La méconnaissance des règles de prix minimum unitaire sera sanctionnée d’une peine d’amende (2°). Les agents relevant de la direction générale de la concurrence, de la consommation et de la répression des fraudes seront compétents pour rechercher et constater les infractions. (3°)
Ces dispositions n’auront pas d’impact sur les droits d’accises qui sont fixés non en fonction du prix mais en fonction du degré d’alcool. En revanche, elles auront un impact direct sur les recettes de la TVA assises sur les ventes de boissons alcooliques. Ces recettes de TVA (au taux de 20%) s’élèvent à environ 3 milliard d’euros, ce qui est d’ailleurs légèrement inférieur aux produits des droits d’assises qui s’établissent à environ 3, 2 milliard d’euros. On peut estimer que le prix minimum unitaire entrainera une augmentation moyenne de 10% pour environ un tiers des références de boissons représentant le quart du chiffre d’affaires. La hausse de prix de vente au détail se traduira par une hausse des recette de TVA de 75 millions d’euros soit une hausse des recettes pour les régimes obligatoires de sécurité sociale de plus de 20 millions d’euros dès la première année. En effet, en vertu du 9° de l’article L. 131-8 du code de la sécurité sociale, une fraction de 28, 48 % de la taxe sur la valeur ajoutée est affecté à la branche « maladie, maternité, invalidité et décès » et à l’Agence centrale des organismes de sécurité sociale.
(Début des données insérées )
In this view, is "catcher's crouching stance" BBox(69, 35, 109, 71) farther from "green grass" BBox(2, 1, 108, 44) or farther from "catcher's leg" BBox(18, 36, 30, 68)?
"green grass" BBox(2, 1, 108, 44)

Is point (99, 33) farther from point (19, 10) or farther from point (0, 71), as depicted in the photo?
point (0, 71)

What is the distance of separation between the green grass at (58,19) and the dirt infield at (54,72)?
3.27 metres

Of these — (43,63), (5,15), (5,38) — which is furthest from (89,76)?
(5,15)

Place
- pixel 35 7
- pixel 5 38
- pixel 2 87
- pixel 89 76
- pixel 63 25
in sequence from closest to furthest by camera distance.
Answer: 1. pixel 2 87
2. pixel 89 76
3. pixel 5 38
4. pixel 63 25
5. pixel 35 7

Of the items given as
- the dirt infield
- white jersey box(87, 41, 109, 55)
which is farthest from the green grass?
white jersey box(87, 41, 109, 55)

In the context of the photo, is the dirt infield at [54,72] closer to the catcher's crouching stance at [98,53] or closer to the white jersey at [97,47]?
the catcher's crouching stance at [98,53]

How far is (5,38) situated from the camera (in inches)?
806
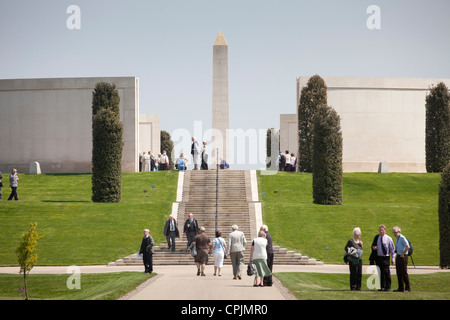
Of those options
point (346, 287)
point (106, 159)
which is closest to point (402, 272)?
point (346, 287)

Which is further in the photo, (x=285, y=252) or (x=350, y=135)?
(x=350, y=135)

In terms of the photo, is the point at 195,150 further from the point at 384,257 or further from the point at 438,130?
the point at 384,257

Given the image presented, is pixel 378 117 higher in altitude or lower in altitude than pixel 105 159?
higher

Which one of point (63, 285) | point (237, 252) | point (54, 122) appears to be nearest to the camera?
point (237, 252)

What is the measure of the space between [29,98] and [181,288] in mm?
35766

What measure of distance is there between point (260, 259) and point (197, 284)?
188 cm

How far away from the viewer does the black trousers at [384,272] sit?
1686 centimetres

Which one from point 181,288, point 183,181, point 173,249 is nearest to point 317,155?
point 183,181

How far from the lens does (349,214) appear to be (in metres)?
30.6

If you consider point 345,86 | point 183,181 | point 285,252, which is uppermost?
point 345,86

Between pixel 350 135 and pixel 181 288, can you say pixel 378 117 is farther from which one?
pixel 181 288

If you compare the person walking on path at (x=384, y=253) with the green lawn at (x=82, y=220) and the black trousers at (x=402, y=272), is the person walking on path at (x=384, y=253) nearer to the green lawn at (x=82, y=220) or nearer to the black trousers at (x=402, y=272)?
the black trousers at (x=402, y=272)

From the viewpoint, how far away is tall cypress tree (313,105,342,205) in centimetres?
3303

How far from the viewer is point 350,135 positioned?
48.6 m
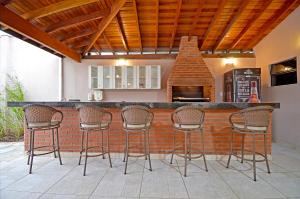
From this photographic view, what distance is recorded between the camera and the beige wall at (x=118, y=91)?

Par ailleurs, il est utile de rappeler que la consommation d’alcool provoque des dommages importants sur la santé. Elle représente un enjeu de santé publique majeur en France où elle est à l’origine de 49 000 décès par an, selon le ministère de la santé et de la prévention.
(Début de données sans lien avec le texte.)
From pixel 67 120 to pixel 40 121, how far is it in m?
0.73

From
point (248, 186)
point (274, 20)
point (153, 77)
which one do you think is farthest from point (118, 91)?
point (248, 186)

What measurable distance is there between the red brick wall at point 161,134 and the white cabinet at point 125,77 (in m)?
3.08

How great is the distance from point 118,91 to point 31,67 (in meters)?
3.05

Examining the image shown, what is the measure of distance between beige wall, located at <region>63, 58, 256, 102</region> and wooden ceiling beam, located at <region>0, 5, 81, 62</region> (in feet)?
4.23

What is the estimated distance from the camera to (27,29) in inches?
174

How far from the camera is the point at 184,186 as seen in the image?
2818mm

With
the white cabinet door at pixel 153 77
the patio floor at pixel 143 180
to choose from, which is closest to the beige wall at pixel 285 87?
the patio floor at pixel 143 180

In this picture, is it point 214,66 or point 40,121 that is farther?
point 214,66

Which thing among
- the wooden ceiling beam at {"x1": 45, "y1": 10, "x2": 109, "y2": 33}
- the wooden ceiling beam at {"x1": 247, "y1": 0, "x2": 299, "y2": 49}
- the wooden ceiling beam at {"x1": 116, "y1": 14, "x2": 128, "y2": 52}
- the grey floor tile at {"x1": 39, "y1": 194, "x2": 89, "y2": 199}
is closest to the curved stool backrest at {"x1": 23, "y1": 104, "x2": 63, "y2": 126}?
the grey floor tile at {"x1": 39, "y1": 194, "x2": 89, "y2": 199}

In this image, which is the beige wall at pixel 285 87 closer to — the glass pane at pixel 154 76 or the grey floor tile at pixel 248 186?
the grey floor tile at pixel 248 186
Malgré les taxes affectant les boissons alcooliques, l’alcool coûte plus cher aux finances publiques que ce qu’il rapporte (« Coût social des drogues en France », note de synthèse de l’Observatoire français des drogues et des tendances addictives, Pr. Pierre Kopp, Paris, septembre 2015). A long terme, cet amendement aura un impact réducteur sur les dépenses d’assurance maladie.
NB:La rectification consiste en un changement de place de l'article additionnel après l'article 11 vers l'article additionnel après l'article 10 decies.